▶ _PROVIDED TEXT_:
################
Wednesday, January 25, 2012

FINGER IN THE EAR AWARD (LIVE)

THE NOMINATIONS FOR THE MONTPELIER STATION AWARD FOR  BEST LIVE PERFORMANCE OF AN OLD SONG ARE AS FOLLOWS

The Emily Portman Trio (at the Louisiana, Bristol, Nov 8th)


Oh, there are lot of things to say about this song. That it's a truly beautiful, rounded fairy tale. That the sound the trio created in an upstairs room in a pub was astonishingly close to what is on the CD. That the song runs to something like 20 verses, and the group use that space to create a small epic; full of different musical textures; more a symphony than a ballad. That Emily has made a tiny surgical change to the traditional lyrics (changing "yonder sits my father the king" to "yonder sits my lover the king") which gives the tale a tragic logic and inevitability that it never had before. I found I had eight different versions of this song (Child Ballad 10, I looked it up) on my I-Pod. This is by far my favourite. A person on Youtube says it makes them imagine themselves "in the middle of an elvin forest, morning dew kissing greenery". Well, quite.

Bellowhead (at the Scarborough folk festival, 8 Aug)
################
▶ _Items from a data source_:
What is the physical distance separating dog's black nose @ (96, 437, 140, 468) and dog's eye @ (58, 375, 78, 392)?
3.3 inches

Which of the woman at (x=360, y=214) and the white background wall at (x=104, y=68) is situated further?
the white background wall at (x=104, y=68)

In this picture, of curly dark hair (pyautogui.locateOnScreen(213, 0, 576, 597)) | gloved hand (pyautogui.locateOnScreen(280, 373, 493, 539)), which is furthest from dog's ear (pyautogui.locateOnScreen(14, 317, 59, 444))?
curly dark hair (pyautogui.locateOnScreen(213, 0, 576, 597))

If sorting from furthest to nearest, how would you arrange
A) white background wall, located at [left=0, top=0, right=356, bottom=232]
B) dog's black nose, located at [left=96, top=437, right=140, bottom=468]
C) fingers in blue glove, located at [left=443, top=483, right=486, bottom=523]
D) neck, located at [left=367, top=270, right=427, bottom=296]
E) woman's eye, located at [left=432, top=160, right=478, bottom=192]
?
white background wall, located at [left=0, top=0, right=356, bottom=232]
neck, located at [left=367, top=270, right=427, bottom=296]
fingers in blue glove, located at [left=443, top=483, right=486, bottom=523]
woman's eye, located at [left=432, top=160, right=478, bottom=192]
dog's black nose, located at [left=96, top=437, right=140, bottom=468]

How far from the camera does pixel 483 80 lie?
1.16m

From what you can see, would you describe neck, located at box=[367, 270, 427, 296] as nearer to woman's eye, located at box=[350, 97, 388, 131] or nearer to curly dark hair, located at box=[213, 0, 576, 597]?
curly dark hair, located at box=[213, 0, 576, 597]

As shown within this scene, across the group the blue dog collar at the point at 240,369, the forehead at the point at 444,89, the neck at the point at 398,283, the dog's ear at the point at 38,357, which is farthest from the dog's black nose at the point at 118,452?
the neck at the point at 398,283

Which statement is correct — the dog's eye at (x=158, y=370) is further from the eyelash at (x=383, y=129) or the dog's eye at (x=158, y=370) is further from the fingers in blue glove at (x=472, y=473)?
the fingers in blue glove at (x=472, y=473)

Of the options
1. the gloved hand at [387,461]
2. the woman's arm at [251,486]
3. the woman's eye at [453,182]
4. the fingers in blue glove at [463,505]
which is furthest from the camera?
################
▶ _THE TASKS_:
1 - Based on the Montpelier Station award post, do these statements agree with it: (a) the Emily Portman Trio played at the Louisiana in Bristol; (b) the writer had five versions of the song on an I-Pod; (c) Emily changed "yonder sits my father the king" to "yonder sits my lover the king"? Answer yes or no for each, quoting the deciding words.
2 - Pick up the Montpelier Station award post where it stops and keep writing it.
These rows have no connection to the Montpelier Station award post.

▶ _ANSWER LIST_:
1 -
(a) Yes: "The Emily Portman Trio (at the Louisiana, Bristol, Nov 8th)"
(b) No: "I found I had eight different versions of this song"
(c) Yes: "changing "yonder sits my father the king" to "yonder sits my lover the king""

2 -
Understand this: if you have only heard Bellowhead on CDs, then you haven't heard Bellowhead. They aren't only about music; they're about musical theater. You have to be there. One of my Folkbuddies, who hadn't heard them before, said Jon Boden was like a musical John Cleese. I see him more as a swaggering musical Captain Jack Sparrow. The CDs don't really convey how tall he is. Little Sally Racket is an infinitely long sea-shanty about local prostitutes, with the obligatory "haul away" refrain. Boden turns in a passable impersonation of the Johnny Rotten (or some fella of that kind) producing a sort of folk-punk hybrid with a hymn embedded in the middle. There are better Bellowhead songs. There are better Bellowhead songs about prostitutes. But this is always one of the highlights of their live act. The performance could scarcely be more over the top (and Bellowhead know about over the top) and coming in between two more restrained, or at any rate sane, pieces, it never fails to bring the house down, even when, as in this case, the stage was three quarters of a mile away from the audience.

Jim Moray (at Chapel Arts Bath, June 10th)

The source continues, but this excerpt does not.